Combining vector retrieval, knowledge graphs, and agentic planning to improve financial due-diligence workflows.
Earnings calls are core inputs for institutional due diligence, but each transcript can span 50 to 300 pages and mix executive narratives, analyst Q&A, and structured tables. Analysts need high-confidence answers quickly across firms and quarters.
The central product decision was whether retrieval could move beyond chunk relevance into reliable, evidence-grounded financial reasoning for summaries, Q&A, and peer comparisons.
Answer targeted call questions with grounded transcript and metric evidence.
Compare guidance, risk posture, and key metric movements against prior periods.
Contrast companies in the same period without inventing unsupported numeric claims.
Retrieval-only systems can fetch relevant snippets, but often fail to combine semantic, numeric, and relational evidence into one coherent answer path.
Top chunks capture local semantics but miss cross-document and cross-quarter structure.
Without table retrieval, generated outputs drift on values and temporal attribution.
Single-pass retrieval cannot adapt to whether a question needs metrics, risks, or transcript tone.
Three evidence layers were integrated to support semantic retrieval and symbolic reasoning in one pipeline.
A planner model selects tools per query and returns a JSON policy (use_vector_search, use_metrics, use_segments, use_risks, plus vector_query).

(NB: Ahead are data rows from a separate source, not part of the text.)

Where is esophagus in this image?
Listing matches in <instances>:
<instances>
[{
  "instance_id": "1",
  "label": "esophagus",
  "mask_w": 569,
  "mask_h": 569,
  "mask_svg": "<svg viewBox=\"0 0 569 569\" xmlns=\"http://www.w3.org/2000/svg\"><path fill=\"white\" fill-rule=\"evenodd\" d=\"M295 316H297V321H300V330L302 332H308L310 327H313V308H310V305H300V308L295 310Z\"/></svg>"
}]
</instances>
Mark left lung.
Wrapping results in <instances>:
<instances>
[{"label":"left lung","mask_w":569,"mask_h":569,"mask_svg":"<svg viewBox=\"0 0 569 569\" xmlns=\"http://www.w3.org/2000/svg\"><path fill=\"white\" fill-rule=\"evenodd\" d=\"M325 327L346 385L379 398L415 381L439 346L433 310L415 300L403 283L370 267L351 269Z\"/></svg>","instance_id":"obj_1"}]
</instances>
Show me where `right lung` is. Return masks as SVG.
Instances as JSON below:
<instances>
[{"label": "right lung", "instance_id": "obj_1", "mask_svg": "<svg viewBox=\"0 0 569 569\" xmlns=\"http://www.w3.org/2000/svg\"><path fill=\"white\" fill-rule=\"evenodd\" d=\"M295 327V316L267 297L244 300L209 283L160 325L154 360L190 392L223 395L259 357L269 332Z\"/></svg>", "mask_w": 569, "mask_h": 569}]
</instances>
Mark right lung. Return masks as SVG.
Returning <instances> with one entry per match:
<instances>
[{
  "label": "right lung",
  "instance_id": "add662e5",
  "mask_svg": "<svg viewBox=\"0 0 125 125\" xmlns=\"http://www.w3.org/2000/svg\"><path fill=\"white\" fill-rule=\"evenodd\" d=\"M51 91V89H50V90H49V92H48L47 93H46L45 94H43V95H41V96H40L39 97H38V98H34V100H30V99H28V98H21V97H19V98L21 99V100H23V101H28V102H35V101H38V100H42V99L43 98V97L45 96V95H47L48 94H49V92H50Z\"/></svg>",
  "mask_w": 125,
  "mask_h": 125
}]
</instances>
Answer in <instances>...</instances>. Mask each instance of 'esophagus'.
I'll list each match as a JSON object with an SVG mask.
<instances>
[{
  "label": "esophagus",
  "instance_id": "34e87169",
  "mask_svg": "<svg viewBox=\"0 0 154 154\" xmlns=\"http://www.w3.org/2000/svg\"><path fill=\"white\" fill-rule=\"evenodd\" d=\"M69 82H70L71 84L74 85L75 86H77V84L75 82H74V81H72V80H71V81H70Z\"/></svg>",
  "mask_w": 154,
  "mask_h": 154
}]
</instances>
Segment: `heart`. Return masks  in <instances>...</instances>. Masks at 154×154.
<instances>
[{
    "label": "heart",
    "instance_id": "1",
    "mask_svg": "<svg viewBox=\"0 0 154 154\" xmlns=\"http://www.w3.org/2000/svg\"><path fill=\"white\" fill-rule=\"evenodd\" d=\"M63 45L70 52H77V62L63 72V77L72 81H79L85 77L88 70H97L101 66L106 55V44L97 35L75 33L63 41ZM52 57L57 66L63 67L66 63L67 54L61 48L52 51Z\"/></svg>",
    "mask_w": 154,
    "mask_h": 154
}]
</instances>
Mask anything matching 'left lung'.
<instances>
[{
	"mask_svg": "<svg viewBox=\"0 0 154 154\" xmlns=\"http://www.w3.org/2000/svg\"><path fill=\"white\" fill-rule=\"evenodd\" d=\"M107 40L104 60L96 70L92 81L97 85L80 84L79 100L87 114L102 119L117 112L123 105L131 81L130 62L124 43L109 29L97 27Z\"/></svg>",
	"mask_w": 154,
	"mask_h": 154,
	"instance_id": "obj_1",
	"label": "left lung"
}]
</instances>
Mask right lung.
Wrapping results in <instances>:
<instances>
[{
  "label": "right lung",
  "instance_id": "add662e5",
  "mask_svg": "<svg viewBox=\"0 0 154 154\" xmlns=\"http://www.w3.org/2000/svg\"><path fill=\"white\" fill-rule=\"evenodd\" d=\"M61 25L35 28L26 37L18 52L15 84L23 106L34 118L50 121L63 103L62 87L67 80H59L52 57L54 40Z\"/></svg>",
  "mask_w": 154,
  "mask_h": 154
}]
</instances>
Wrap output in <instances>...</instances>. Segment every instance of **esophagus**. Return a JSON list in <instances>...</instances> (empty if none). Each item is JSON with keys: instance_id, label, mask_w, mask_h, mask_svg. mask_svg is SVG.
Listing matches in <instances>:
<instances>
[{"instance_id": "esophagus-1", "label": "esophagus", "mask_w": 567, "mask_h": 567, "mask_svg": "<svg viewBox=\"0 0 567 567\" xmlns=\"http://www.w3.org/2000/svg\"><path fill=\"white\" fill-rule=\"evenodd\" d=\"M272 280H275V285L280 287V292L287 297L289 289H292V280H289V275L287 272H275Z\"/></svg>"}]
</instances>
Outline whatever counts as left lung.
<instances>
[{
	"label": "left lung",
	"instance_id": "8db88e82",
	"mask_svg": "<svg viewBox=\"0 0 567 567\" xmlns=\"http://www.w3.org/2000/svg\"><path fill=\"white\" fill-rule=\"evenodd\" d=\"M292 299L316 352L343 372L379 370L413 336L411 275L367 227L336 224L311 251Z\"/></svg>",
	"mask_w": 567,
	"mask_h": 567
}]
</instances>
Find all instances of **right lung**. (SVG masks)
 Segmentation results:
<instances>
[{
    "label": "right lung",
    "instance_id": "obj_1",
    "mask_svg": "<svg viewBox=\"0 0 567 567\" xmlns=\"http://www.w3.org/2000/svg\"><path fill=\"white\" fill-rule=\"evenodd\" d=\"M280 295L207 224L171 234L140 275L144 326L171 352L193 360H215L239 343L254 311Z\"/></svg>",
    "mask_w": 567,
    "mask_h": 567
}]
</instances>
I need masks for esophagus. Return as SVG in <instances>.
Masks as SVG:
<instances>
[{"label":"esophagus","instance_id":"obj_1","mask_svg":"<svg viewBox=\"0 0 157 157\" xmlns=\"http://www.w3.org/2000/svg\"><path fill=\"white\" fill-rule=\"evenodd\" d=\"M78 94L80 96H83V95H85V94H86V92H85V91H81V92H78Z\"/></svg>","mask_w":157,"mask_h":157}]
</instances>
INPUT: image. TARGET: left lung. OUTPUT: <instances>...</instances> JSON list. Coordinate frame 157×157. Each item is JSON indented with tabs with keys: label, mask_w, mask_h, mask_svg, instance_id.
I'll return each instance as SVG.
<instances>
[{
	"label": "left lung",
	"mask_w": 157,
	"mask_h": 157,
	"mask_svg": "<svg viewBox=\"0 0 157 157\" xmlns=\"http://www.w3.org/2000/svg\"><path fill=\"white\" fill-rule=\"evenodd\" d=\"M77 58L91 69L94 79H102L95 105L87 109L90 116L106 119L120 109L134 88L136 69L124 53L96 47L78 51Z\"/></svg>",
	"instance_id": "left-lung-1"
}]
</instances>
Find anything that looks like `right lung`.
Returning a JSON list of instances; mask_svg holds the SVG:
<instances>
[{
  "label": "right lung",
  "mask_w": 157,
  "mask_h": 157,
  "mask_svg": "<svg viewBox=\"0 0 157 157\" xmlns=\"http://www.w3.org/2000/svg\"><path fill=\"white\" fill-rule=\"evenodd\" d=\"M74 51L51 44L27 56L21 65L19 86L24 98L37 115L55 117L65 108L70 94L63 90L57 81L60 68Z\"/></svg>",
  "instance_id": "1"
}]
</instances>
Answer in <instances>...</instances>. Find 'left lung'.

Retrieved evidence is fused into one JSON blob passed to the final response model with explicit grounding instructions.
Intent-aware retrieval selection with safe fallback to all-tools mode when planner output is invalid.

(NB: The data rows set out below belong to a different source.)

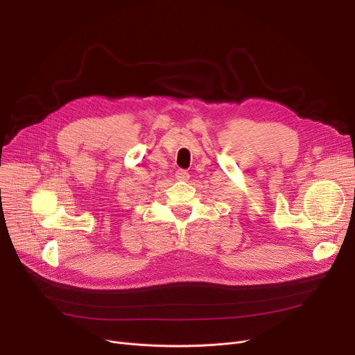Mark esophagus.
Segmentation results:
<instances>
[{"label":"esophagus","mask_w":355,"mask_h":355,"mask_svg":"<svg viewBox=\"0 0 355 355\" xmlns=\"http://www.w3.org/2000/svg\"><path fill=\"white\" fill-rule=\"evenodd\" d=\"M175 178L178 180V181H189V178H190V174L185 171V170H177V173H175Z\"/></svg>","instance_id":"34e87169"}]
</instances>
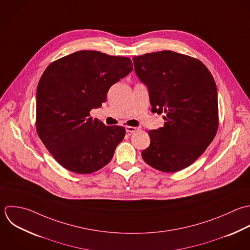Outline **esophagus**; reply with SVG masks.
Here are the masks:
<instances>
[{"label":"esophagus","mask_w":250,"mask_h":250,"mask_svg":"<svg viewBox=\"0 0 250 250\" xmlns=\"http://www.w3.org/2000/svg\"><path fill=\"white\" fill-rule=\"evenodd\" d=\"M137 129H138V128H137V127H134V126H128V125H126V126H125V130H126V132H130V133H132V132H135Z\"/></svg>","instance_id":"34e87169"}]
</instances>
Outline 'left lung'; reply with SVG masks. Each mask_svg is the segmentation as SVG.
I'll list each match as a JSON object with an SVG mask.
<instances>
[{
	"instance_id": "left-lung-1",
	"label": "left lung",
	"mask_w": 250,
	"mask_h": 250,
	"mask_svg": "<svg viewBox=\"0 0 250 250\" xmlns=\"http://www.w3.org/2000/svg\"><path fill=\"white\" fill-rule=\"evenodd\" d=\"M134 70L148 87L152 112L164 114L165 125L150 130L142 158L150 167L176 172L191 166L208 148L218 128L214 79L200 60L170 50L133 57Z\"/></svg>"
}]
</instances>
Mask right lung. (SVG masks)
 <instances>
[{
  "label": "right lung",
  "mask_w": 250,
  "mask_h": 250,
  "mask_svg": "<svg viewBox=\"0 0 250 250\" xmlns=\"http://www.w3.org/2000/svg\"><path fill=\"white\" fill-rule=\"evenodd\" d=\"M127 57L81 50L50 63L36 95V128L53 158L66 169L92 173L112 160L125 135L89 112L107 100L109 88L132 71Z\"/></svg>",
  "instance_id": "obj_1"
}]
</instances>
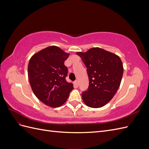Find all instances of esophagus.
<instances>
[{
  "instance_id": "obj_1",
  "label": "esophagus",
  "mask_w": 149,
  "mask_h": 149,
  "mask_svg": "<svg viewBox=\"0 0 149 149\" xmlns=\"http://www.w3.org/2000/svg\"><path fill=\"white\" fill-rule=\"evenodd\" d=\"M74 84L76 87H78L79 86V83L77 80L75 81L74 82Z\"/></svg>"
}]
</instances>
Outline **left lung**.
<instances>
[{
    "label": "left lung",
    "instance_id": "8db88e82",
    "mask_svg": "<svg viewBox=\"0 0 149 149\" xmlns=\"http://www.w3.org/2000/svg\"><path fill=\"white\" fill-rule=\"evenodd\" d=\"M76 54L87 68L89 81L88 90L82 92L83 100L88 107H101L112 100L120 86L123 63L118 55L100 48Z\"/></svg>",
    "mask_w": 149,
    "mask_h": 149
}]
</instances>
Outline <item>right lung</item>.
<instances>
[{"instance_id":"1","label":"right lung","mask_w":149,"mask_h":149,"mask_svg":"<svg viewBox=\"0 0 149 149\" xmlns=\"http://www.w3.org/2000/svg\"><path fill=\"white\" fill-rule=\"evenodd\" d=\"M69 53L56 46H50L35 53L28 65L31 89L38 100L52 107L61 106L73 89L66 77L68 68L65 61Z\"/></svg>"}]
</instances>
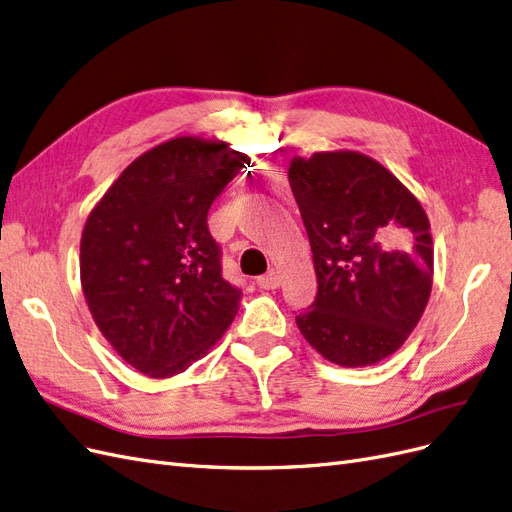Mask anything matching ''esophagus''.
<instances>
[{
    "label": "esophagus",
    "instance_id": "34e87169",
    "mask_svg": "<svg viewBox=\"0 0 512 512\" xmlns=\"http://www.w3.org/2000/svg\"><path fill=\"white\" fill-rule=\"evenodd\" d=\"M257 285L261 289H276L280 285V276H278L276 270H270L268 274H263V276L257 278Z\"/></svg>",
    "mask_w": 512,
    "mask_h": 512
}]
</instances>
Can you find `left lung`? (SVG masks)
Masks as SVG:
<instances>
[{"mask_svg":"<svg viewBox=\"0 0 512 512\" xmlns=\"http://www.w3.org/2000/svg\"><path fill=\"white\" fill-rule=\"evenodd\" d=\"M289 185L319 285L295 323L332 364L374 366L406 342L430 300V219L398 178L357 151L293 157Z\"/></svg>","mask_w":512,"mask_h":512,"instance_id":"8db88e82","label":"left lung"}]
</instances>
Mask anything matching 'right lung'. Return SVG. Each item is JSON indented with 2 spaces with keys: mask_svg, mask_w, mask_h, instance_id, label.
Segmentation results:
<instances>
[{
  "mask_svg": "<svg viewBox=\"0 0 512 512\" xmlns=\"http://www.w3.org/2000/svg\"><path fill=\"white\" fill-rule=\"evenodd\" d=\"M246 161L219 140L172 138L129 163L82 229L80 285L93 321L146 376L185 372L236 317L242 293L221 274L206 219Z\"/></svg>",
  "mask_w": 512,
  "mask_h": 512,
  "instance_id": "obj_1",
  "label": "right lung"
}]
</instances>
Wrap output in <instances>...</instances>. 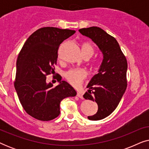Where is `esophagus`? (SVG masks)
Returning <instances> with one entry per match:
<instances>
[{
    "label": "esophagus",
    "instance_id": "esophagus-1",
    "mask_svg": "<svg viewBox=\"0 0 149 149\" xmlns=\"http://www.w3.org/2000/svg\"><path fill=\"white\" fill-rule=\"evenodd\" d=\"M77 96H78L79 97H80V98H81V99L83 98V93H81V92H77Z\"/></svg>",
    "mask_w": 149,
    "mask_h": 149
}]
</instances>
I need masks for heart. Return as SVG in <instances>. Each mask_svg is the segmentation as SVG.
I'll return each mask as SVG.
<instances>
[{"instance_id":"heart-1","label":"heart","mask_w":149,"mask_h":149,"mask_svg":"<svg viewBox=\"0 0 149 149\" xmlns=\"http://www.w3.org/2000/svg\"><path fill=\"white\" fill-rule=\"evenodd\" d=\"M81 49L83 56L90 58L94 54L95 49L93 45L89 42H84L81 45ZM100 64V60L99 58H95L93 59L90 62L91 68L95 69ZM87 73L86 70L82 68H73L66 71L64 74V77L66 81L71 85L74 87H78L81 85L83 81L86 79Z\"/></svg>"}]
</instances>
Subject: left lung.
Returning <instances> with one entry per match:
<instances>
[{
    "instance_id": "8db88e82",
    "label": "left lung",
    "mask_w": 149,
    "mask_h": 149,
    "mask_svg": "<svg viewBox=\"0 0 149 149\" xmlns=\"http://www.w3.org/2000/svg\"><path fill=\"white\" fill-rule=\"evenodd\" d=\"M79 31L88 36L103 54V61L98 73L87 85L85 99L95 101L98 110L89 116L91 121L104 119L117 107L127 88V62L117 40L99 27L81 28Z\"/></svg>"
}]
</instances>
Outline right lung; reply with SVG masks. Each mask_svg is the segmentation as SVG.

Combines transcript snippets, metrics, segment data, and risk rows into a single context package.
Low temperature and explicit prompts to avoid guessing numbers when data is absent.
Intent handling is prompt-driven instead of hard-coded, making the system easier to extend with new tools and workflows.

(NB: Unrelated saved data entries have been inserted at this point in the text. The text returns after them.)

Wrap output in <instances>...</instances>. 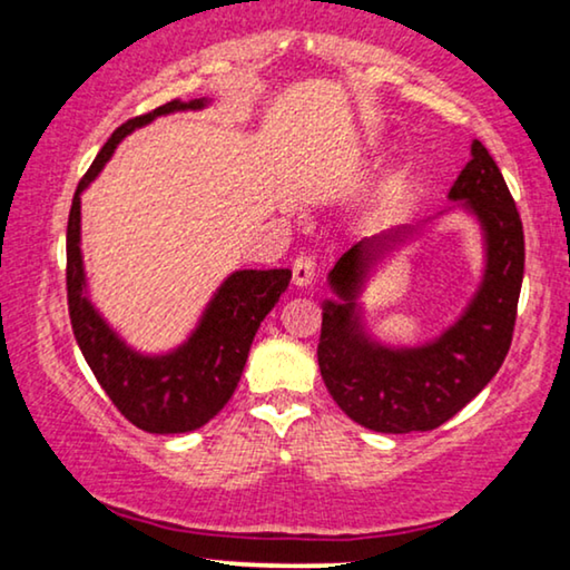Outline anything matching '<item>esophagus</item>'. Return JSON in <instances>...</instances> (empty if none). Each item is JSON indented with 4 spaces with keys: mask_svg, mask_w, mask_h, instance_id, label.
Instances as JSON below:
<instances>
[{
    "mask_svg": "<svg viewBox=\"0 0 570 570\" xmlns=\"http://www.w3.org/2000/svg\"><path fill=\"white\" fill-rule=\"evenodd\" d=\"M316 279V262L311 254H298L293 262V283L295 285H311Z\"/></svg>",
    "mask_w": 570,
    "mask_h": 570,
    "instance_id": "34e87169",
    "label": "esophagus"
}]
</instances>
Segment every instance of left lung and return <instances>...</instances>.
I'll use <instances>...</instances> for the list:
<instances>
[{"label": "left lung", "instance_id": "8db88e82", "mask_svg": "<svg viewBox=\"0 0 570 570\" xmlns=\"http://www.w3.org/2000/svg\"><path fill=\"white\" fill-rule=\"evenodd\" d=\"M449 197L478 215L488 264L470 308L431 345L381 347L365 337L355 316L357 283L402 230L361 240L330 272L332 291L345 303L324 306L318 368L340 410L371 431H433L472 402L509 355L524 279V228L501 168L480 139Z\"/></svg>", "mask_w": 570, "mask_h": 570}]
</instances>
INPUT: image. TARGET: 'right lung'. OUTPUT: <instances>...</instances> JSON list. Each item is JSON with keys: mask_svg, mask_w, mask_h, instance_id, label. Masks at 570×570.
<instances>
[{"mask_svg": "<svg viewBox=\"0 0 570 570\" xmlns=\"http://www.w3.org/2000/svg\"><path fill=\"white\" fill-rule=\"evenodd\" d=\"M205 100H170L124 121L77 184L67 223V306L77 345L114 407L147 433H189L213 420L236 392L254 334L291 283V269H240L225 279L189 342L170 355L131 353L85 295L80 256V194L100 174L116 145L155 116L202 108Z\"/></svg>", "mask_w": 570, "mask_h": 570, "instance_id": "obj_1", "label": "right lung"}]
</instances>
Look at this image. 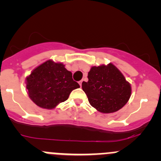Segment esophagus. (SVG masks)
I'll list each match as a JSON object with an SVG mask.
<instances>
[{
	"instance_id": "34e87169",
	"label": "esophagus",
	"mask_w": 161,
	"mask_h": 161,
	"mask_svg": "<svg viewBox=\"0 0 161 161\" xmlns=\"http://www.w3.org/2000/svg\"><path fill=\"white\" fill-rule=\"evenodd\" d=\"M82 82H83V80H81V81H79V85H80V86H82Z\"/></svg>"
}]
</instances>
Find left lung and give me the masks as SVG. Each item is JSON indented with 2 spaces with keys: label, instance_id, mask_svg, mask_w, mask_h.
<instances>
[{
  "label": "left lung",
  "instance_id": "1",
  "mask_svg": "<svg viewBox=\"0 0 161 161\" xmlns=\"http://www.w3.org/2000/svg\"><path fill=\"white\" fill-rule=\"evenodd\" d=\"M88 82L82 88L90 105L103 114L121 109L131 97V85L119 69L110 63L92 66L88 72Z\"/></svg>",
  "mask_w": 161,
  "mask_h": 161
}]
</instances>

LLM-as-a-judge pilots showed strong tone/guidance synthesis but weaker reliability on strict numeric and temporal fact alignment.
| Case | Overall | Relevance | Factual | Grounded | Complete | Clear |
|---|---|---|---|---|---|---|
| Tone and guidance | 1.0 | 1.0 | 1.0 | 1.0 | 1.0 | 1.0 |
| Risk relevance | 0.1 | 1.0 | 0.0 | 0.0 | 0.2 | 1.0 |
Numeric grounding and quarter attribution remain the dominant error source in difficult queries.
Use the system for exploratory analysis, summaries, and benchmarking, while requiring citation validation and confidence checks before high-stakes numeric decisions.